Last weekend, SpaceX launched its Dragon capsule to the ISS in preparation of the upcoming manned mission. First taking off in December 2010 with its maiden flight, the Dragon is a reusable pod-like spacecraft developed by the private aerospace manufacturing company SpaceX. It’s launched using SpaceX’s Falcon 9 rocket vehicle, which uses a two-stage approach to enter orbit. What’s truly unique — as well as remarkable — about the Dragon, however, is that it’s reusable. SpaceX says that by reusing the capsule, it can costs, thereby allowing the company to send payloads into the orbit at a lower cost than its competitors.
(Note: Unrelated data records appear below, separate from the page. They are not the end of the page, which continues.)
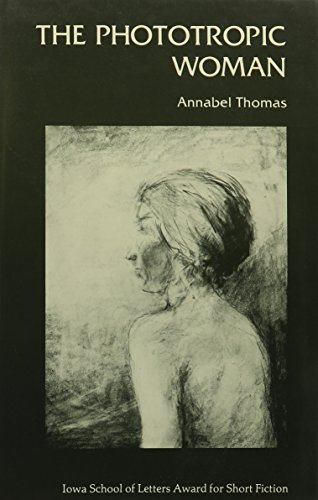 The Phototropic Woman (Iowa Short Fiction Award) - Click to Buy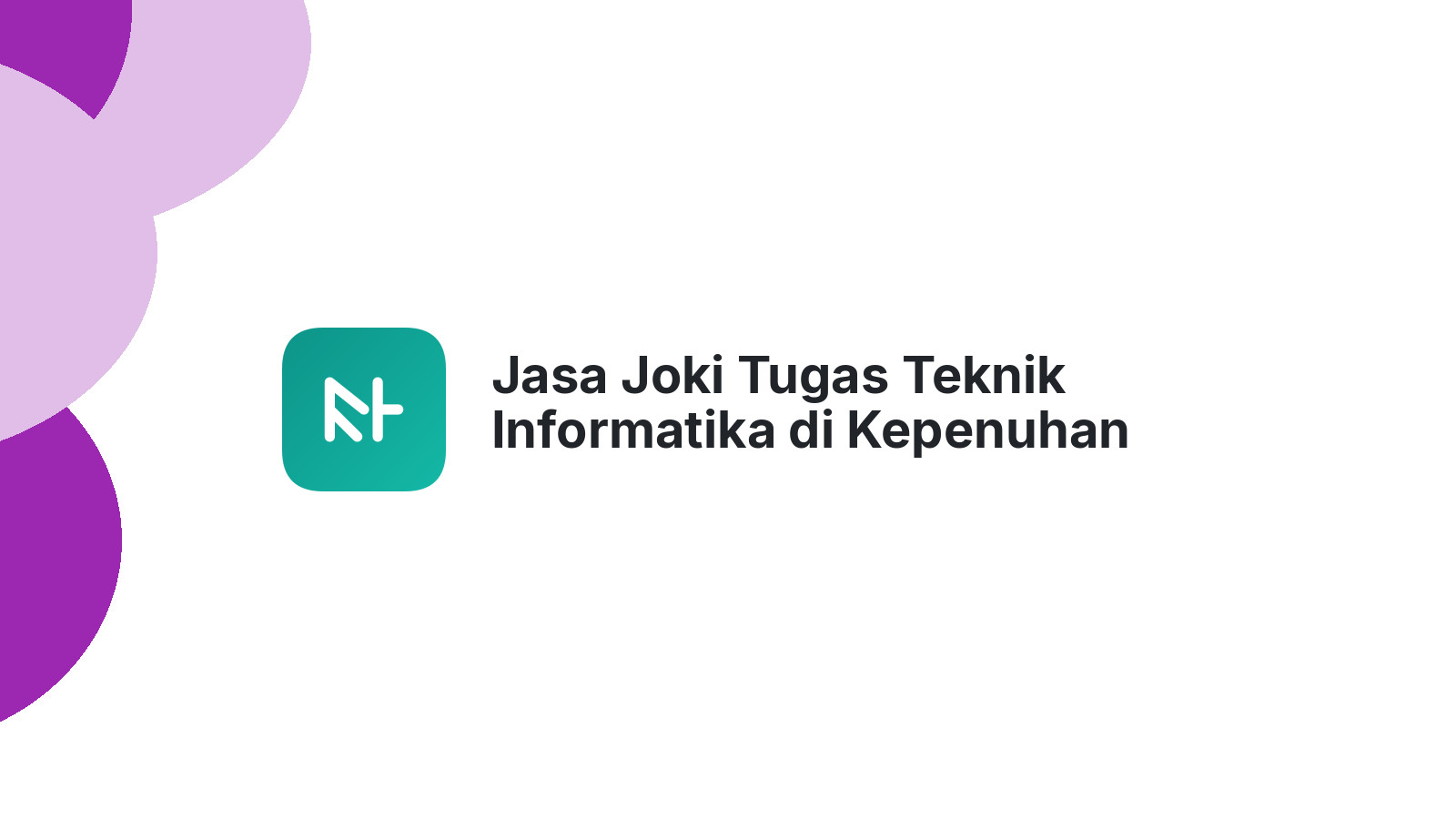 Jasa Joki Tugas Teknik Informatika di Kepenuhan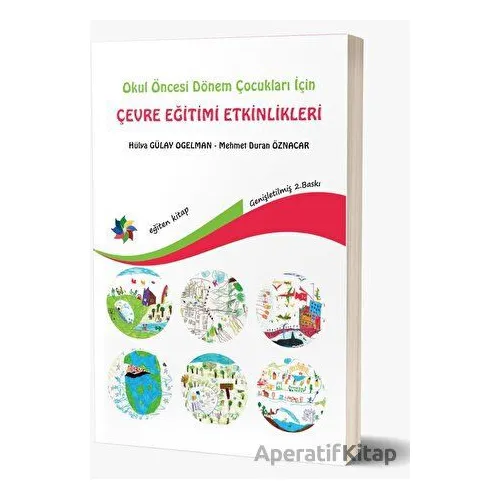 Okul Öncesi Dönem Çocukları İçin Çevre Eğitimi Etkinlikleri - Hülya Gülay Ogelman - Eğiten Kitap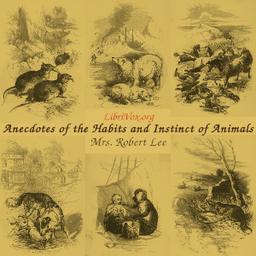 Anecdotes of the Habits and Instinct of Animals  by Mrs. Robert Lee cover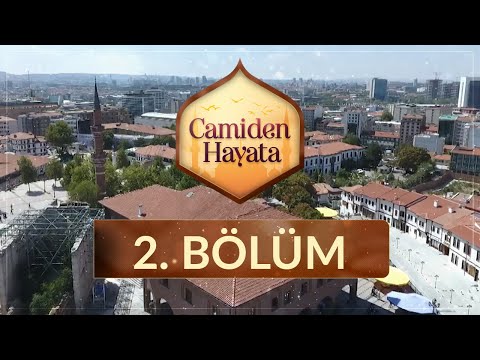 Camiden Hayata - 2.Bölüm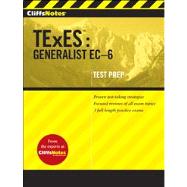CliffsNotes TExES Generalist EC-6 9780470599211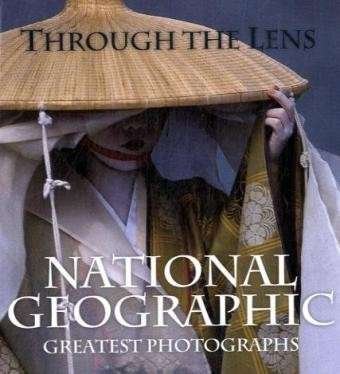 Cover for National Geographic · Through the Lens (Innbunden bok) (2009)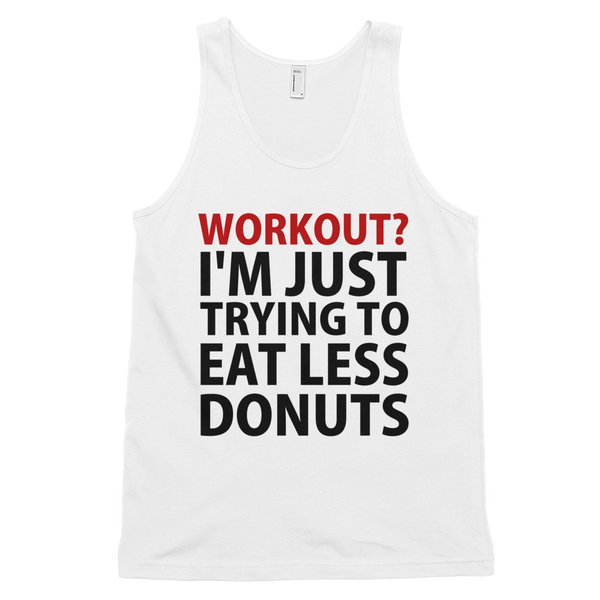 Workout? I'm Just Trying To Eat Less Donuts Tank Top - White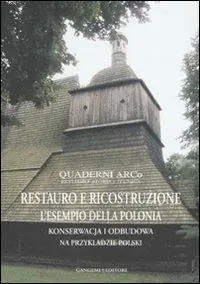 Promozione Restauro e ricostruzione l‘esempio della Polonia. Ediz. italiana e polacca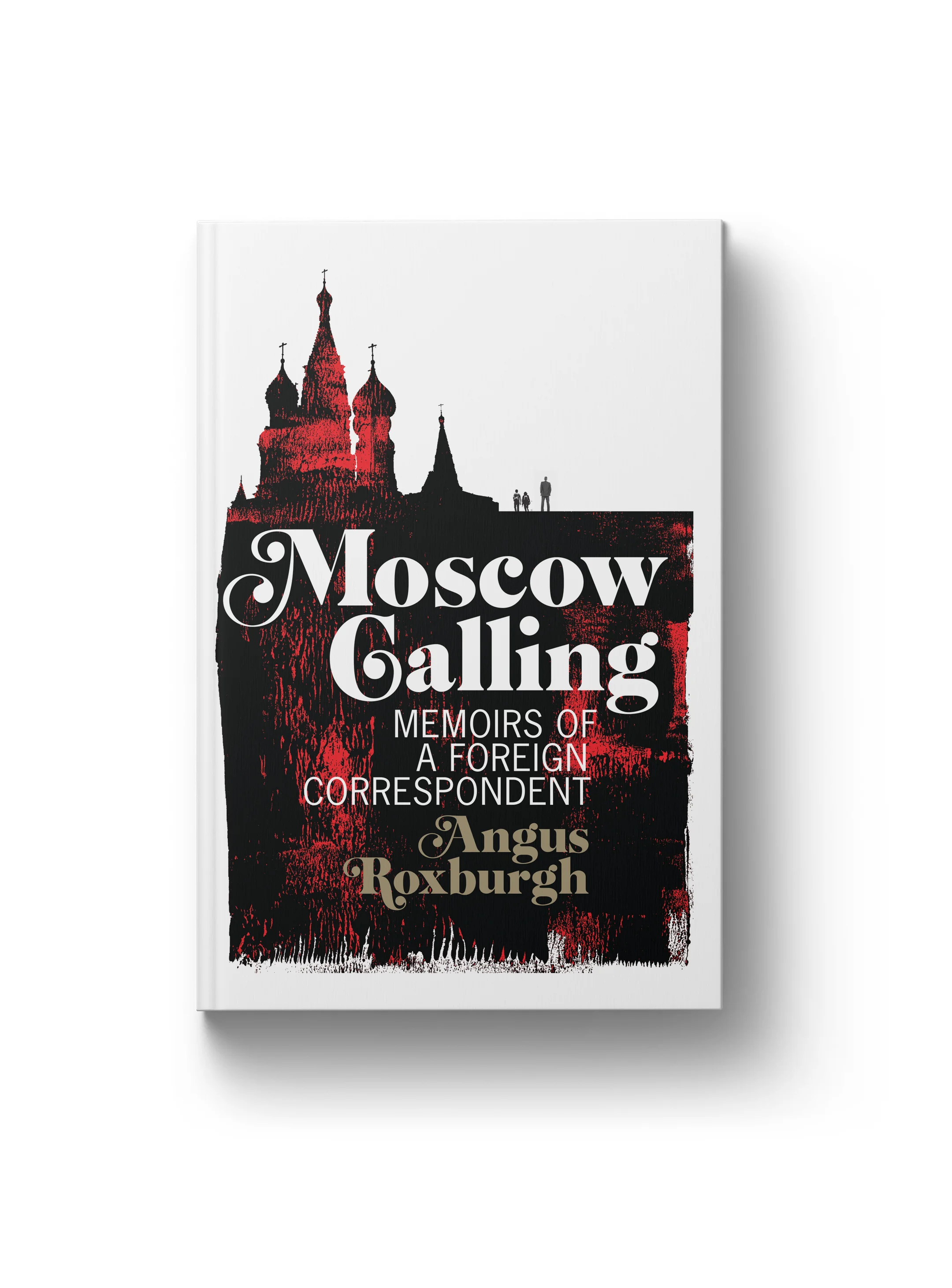 ‘Moscow Calling - Memoirs of a Foreign Correspondent’ by Angus Robertson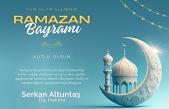 Diş Hekimi Serkan Altuntaş'ın Ramazan Bayramı mesajı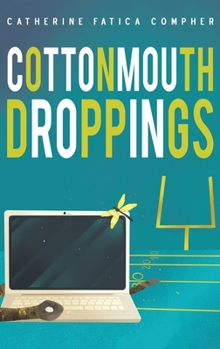 Hardcover Cottonmouth Droppings Book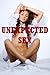 Unexpected Sex by Anisette Flowers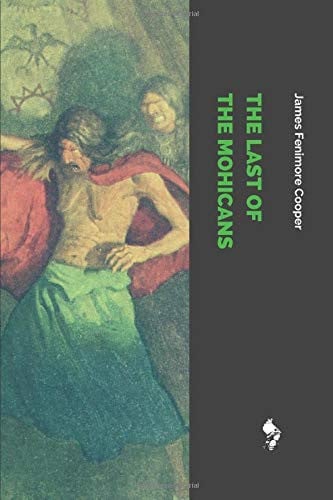 The Last of the Mohicans — James Fenimore Cooper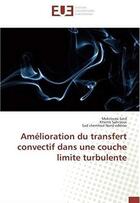 Couverture du livre « Amélioration du transfert convectif dans une couche limite turbulente » de Mekroussi Said aux éditions Editions Universitaires Europeennes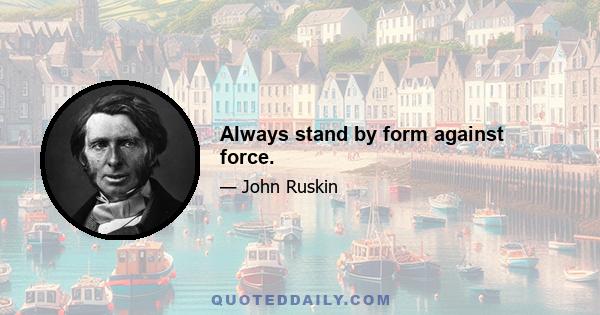 Always stand by form against force.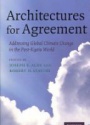Architectures for Agreement: Addressing Global Climate Change in the Post-Kyoto World 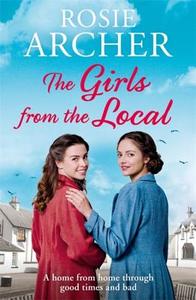 The Girls from the Local di Rosie Archer edito da Quercus Publishing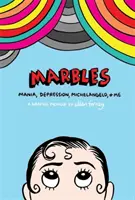 Marbles: Manie, depresie, Michelangelo și cu mine - Marbles: Mania, Depression, Michelangelo and Me
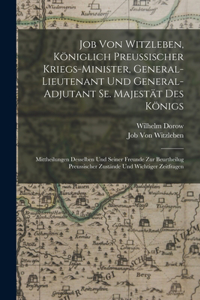 Job Von Witzleben, Königlich Preussischer Kriegs-Minister, General-Lieutenant Und General-Adjutant Se. Majestät Des Königs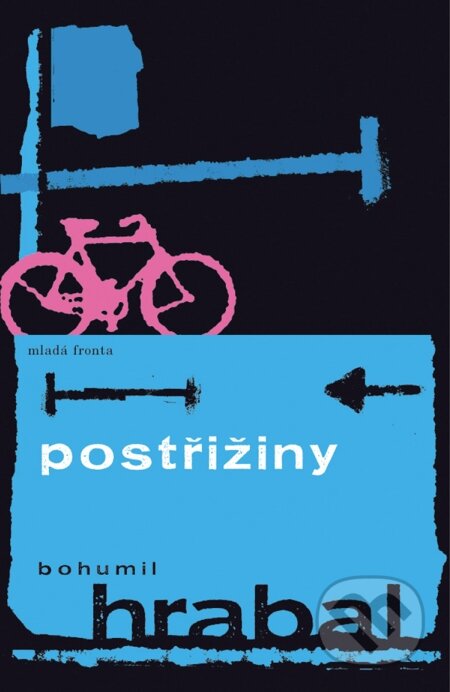 E-kniha: Postřižiny (Bohumil Hrabal). Mladá fronta, 2009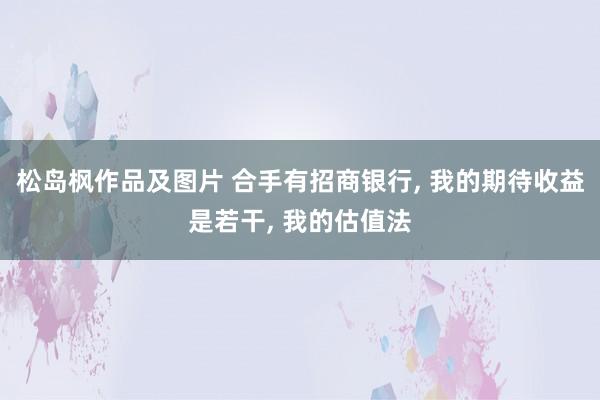 松岛枫作品及图片 合手有招商银行, 我的期待收益是若干, 我的估值法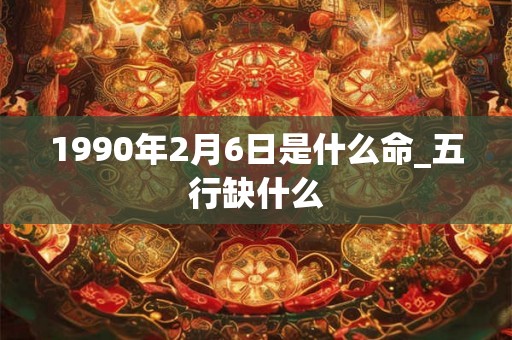 1990年2月6日是什么命_五行缺什么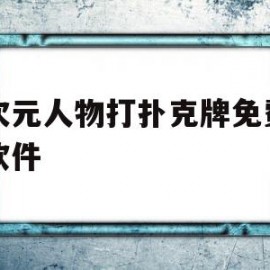 二次元人物打扑克牌免费网站软件(二次元人物打扑克牌免费网站软件app)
Up until now, SpaceX has only sent payloads consisting of equipment and supplies to the ISS; it hasn’t sent astronauts. That’s about to change, however, as both SpaceX as well as Boeing and planning to send a manned crew to the ISS. While some experts have been skeptical of whether SpaceX can achieve this goal, the company has demonstrated its ability to successful launch payloads into orbit in the past. Most recently, on March 2, SpaceX launched an unmanned Crew Dragon capsule to the ISS from its flagship launch pad at Cape Canaveral, Florida.
Shortly after SpaceX announced the successful launch of its Crew Dragon last week, Boeing CEO Dennis Muilenburg tweeted the following:
“Congratulations to @SpaceX on the launch of its first @Commercial_Crew Dragon. Human spaceflight is incredibly challenging, and we look forward to working together with @NASA and all its partners to keep the @Space_Station fully crewed for years to come.”
SpaceX says that based on its current timeline, it should be able to launch the manned Dragon capsule to the ISS in July.
So, when is Boeing planning to launch its manned capsule? While Boeing hasn’t officially announced a launch date, reports suggest the aerospace manufacturing giant may perform the launch either in the late July or early August.
As SpaceX and Boeing both compete to send their respective crews to the ISS, the two companies are spurring a newfound interest in space exploration and research. NASA, for example, could hire SpaceX and/or Boeing to send American astronauts to the ISS. NASA has currently been relying on Russia to ferry astronauts to and from the ISS. If SpaceX and Boeing are successful, however, NASA could choose one of these private aerospace companies instead.